Anything else is immature and cowardly.

If she continues to communicate, say, asking for more information about your choice, you are free to ignore her at that point.

Good luck with it all. Online dating can be tricky, I hear.

I went on an hours-long date with a guy once and I had us married by the end of it. We even shared a passionate kiss! By the next day he was turning me down and that was the end of that.

Don’t count on on Lady #2 being a sure thing. Similarly don’t count on Lady #1 being a non-thing. Drawing hard lines in the sand is a terrible way to get out there and date. You can be loose and flexible at the beginning.

I guess I’m an outlier here. If you don’t want to go out with her, for whatever reason, and you’re sure about it, don’t go.

Be polite and tell her your circumstances have changed and you wish her the best. But don’t go on an obligation date.

It may be a mistake to not go, but if you don’t want to go, there are considerate ways to decline.

Ghosting is not cool, so it should be your last resort. Consider getting really really drunk, and then call her to cancel the ice cream thing on account of you’re really really drunk–you thought you had it under control but dating kind of stresses you out and you sort of fell off the wagon. The conversation will probably proceed on a natural course from there.

You made the date with he first lady, so keep it. Worse thing that could happen is that it confirms your suspicions this is a bad match. Best thing that could happen is that yall hit it off. Then you’ll have two prospective candidates rather than just one.
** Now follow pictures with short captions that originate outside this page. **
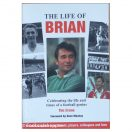 The Life of Brian : Celebrating the Life and Times of a Football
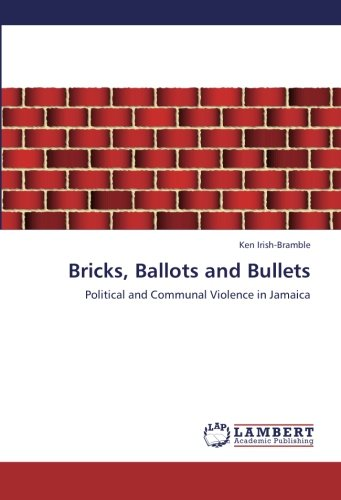 Bricks, Ballots and Bullets: Political and Communal Violence in Jamaica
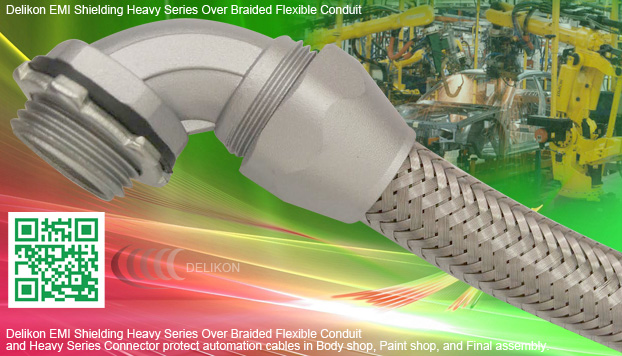 [CN] industry automation EMI Shielding Heavy Series Over Braided Flexible Conduit Heavy Series Conduit fittings protect automotive and steel industry automation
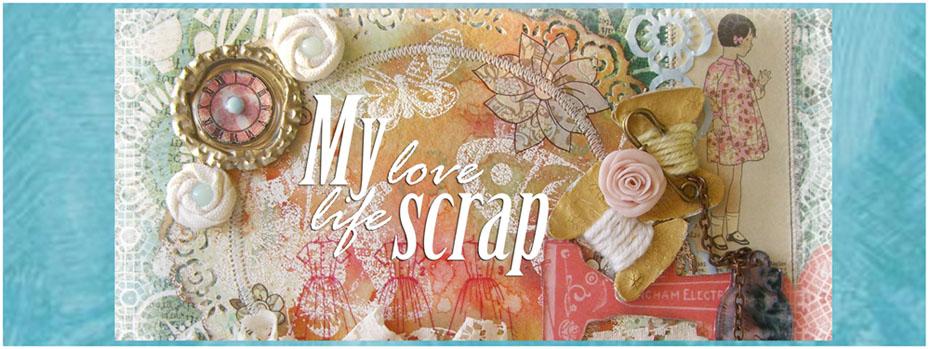 My love scrap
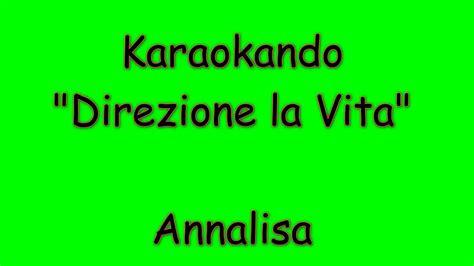 karaoke italiano direzione la vita annalisa testo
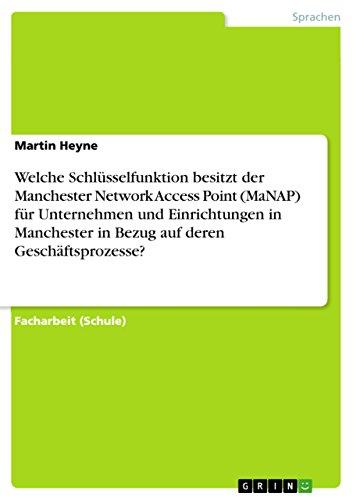 Welche Schlüsselfunktion besitzt der Manchester Network Access Point (MaNAP) für Unternehmen und...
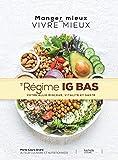LE REGIME IG BAS (Manger mieux pour vivre mieux)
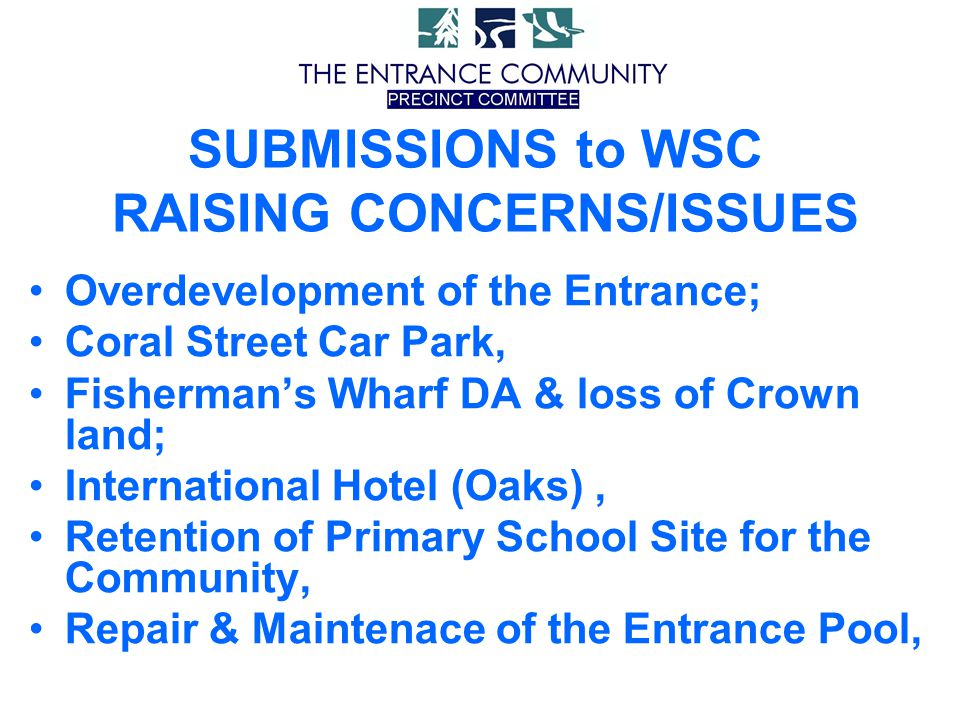 Overdevelopment of the Entrance; Coral Street Car Park, Fisherman's Wharf DA & loss of Crown land; International Hotel (Oaks), Retention of Primary School Site for the Community, Repair & Maintenace of the Entrance Pool, SUBMISSIONS to WSC RAISING CONCERNS/ISSUES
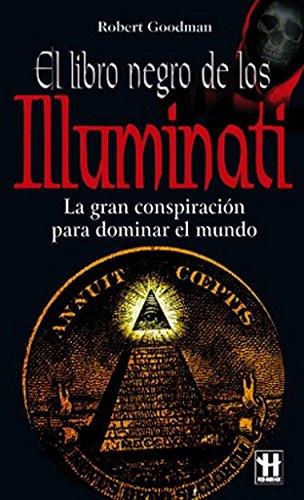Libro negro de los illuminati, el: La gran conspiración para dominar el mundo, (Alternativas -salud Natural)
Yeah, I’d say your choices are go and make nice/polite, OR, own up to the truth, be kind and be honest.

If I may share a personal story that feels somehow relevant: Years back, I started talking to a guy (we’ll call him Bob) in the same week that I met another guy in person (Ralph). Bob asked me out on a date when I had known Ralph for, oh, maybe a week or two. I turned Bob down, telling him that I had met someone I was interested in and wanted to see where this thing with Ralph went.

Fast forward to today: I’m married to Ralph. I did eventually meet Bob after keeping in touch only online for the first couple years of our friendship. Bob and I still get together regularly, and there are no hard feelings.

Granted, there are several pretty key differences: I had actually met Ralph in-person, and I had never actually agreed to go out on a date with Bob. But I see the similarity in that once you know where your heart is, I think it is more respectful to be honest with the person whom you’re not (currently) interested in pursuing things further with, than to meet up with them when the person really doesn’t even have a fair chance.

Another story from my past comes to mind: I went on a date with a guy who had broken up with his girlfriend six days earlier, and was still living with her. He was honest with me about the fact, and we had several months of dating for fun without it turning into anything serious. I knew what I was getting myself into, and I was okay with it.

The bottom line is everything runs more smoothly when you’re honest, regardless of whether you choose to cancel or go on the date as originally scheduled.

Okay, so definitely no ghosting.

Either go, or call and tell her what’s up. Eeek, not fond of either one of those. But I guess I’ll just have to suck it up buttercup.

Look, I know you want to cancel Lady #1 because you’re getting married to Lady #2. But you’ve never actually met Lady #2 face to face, right?

What are the odds that Lady #2 is getting ready to cancel on you because she just started texting New Guy #2 and she’s marrying him next week? 80%, right?

Imagine for a moment woman #2 posting about meeting this amazing guy and wondering if she should cancel on you…

Don’t count your proverbial chickens.

I’ve never actually met anyone.

And I know, it’s not outside the realm of possibility that she’s (Lady 2) not talking to some other bloke, and gravitating more towards him than me. But IDK, we just clicked really well. And I get the sense the feeling was mutual (Per our discussion of having never met someone online with so many common interests).